Father Marquette returned to the area in 1675 to establish a Mission in the large Kaskaskia Indian village located across the Illinois River from Starved Rock.
In time, New France claimed the entire Mississippi Valley and all of the Great Lakes. To defend their claim, the French built a chain of rough-hewn forts throughout the Great Lakes and along important river routes. As the Illinois River was the quickest route from the Great Lakes to the Mississippi River, a southern defense, named Fort St. Louis, was contructed atop Starved Rock in the winter of 1682-83. The new fort commanded a strategic position high above the last rapids on the Illinois River.
In February 1684, 500 Iroquois warriors attacked the new log fort. Command of the fort was shared by explorer Henri Tonti and French army officer, Chevalier Baugy. Their command consisted of a tiny army of twenty-two French soldiers, traders, trappers and craftsmen along with twenty-four Shawnee, Miami and Loup warriors and their families.
Perched high above the river, Fort St Louis could not be taken by direct attack.
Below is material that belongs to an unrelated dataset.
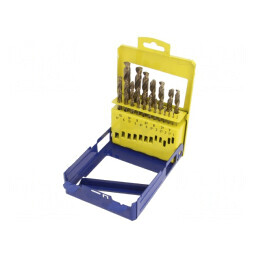 Set 19 Burghie Metal HSS-Co Cobalt | Electronic-mag.ro | Componente Electronice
The Iroquois tried, several times, and failed. The Iroquois warriors had no other choice but surround and starve the people in the fort. The French were short of food and gunpowder. . . but so were the Iroquois who had just traveled from their homelands east of Lake Erie . . . on foot! The food supplies and equipment they carried were minimized to gain speed. Now their supplies were gone and the Iroquois were forced to rely on local food sources. As you can imagine, 500 hungry men could quickly deplete local food sources. For eight days the Iroquois attackers hung on, sniping, probing the forts’ defenses, torturing a few captives. As the days passed, it became obvious to the Iroquois that they had no choice but to return home.
By the early 1700s, the French had abandoned Fort St Louis and moved to what is now called Peoria, where they built Fort Pimitoui. Over the next twenty years, the remains of Fort St. Louis, now a haven for trappers and traders, slowly disappeared.
The diorama pictured was researched and built by the History/Social Science Department and students of the Illinois Mathematics and Science Academy in Aurora, Illinois. This reconstruction is based on descriptions of the fort by LaSalle, Henri Joutel, property deeds, business and French army documents. These sources describe the fort of 1684 as upright logs and earthworks of about 600 feet in circumference which protected housing for up to fifty men, contained seven bastions, a storehouse, forge, officers’ quarters, a chapel and at least three traders’ log cabins.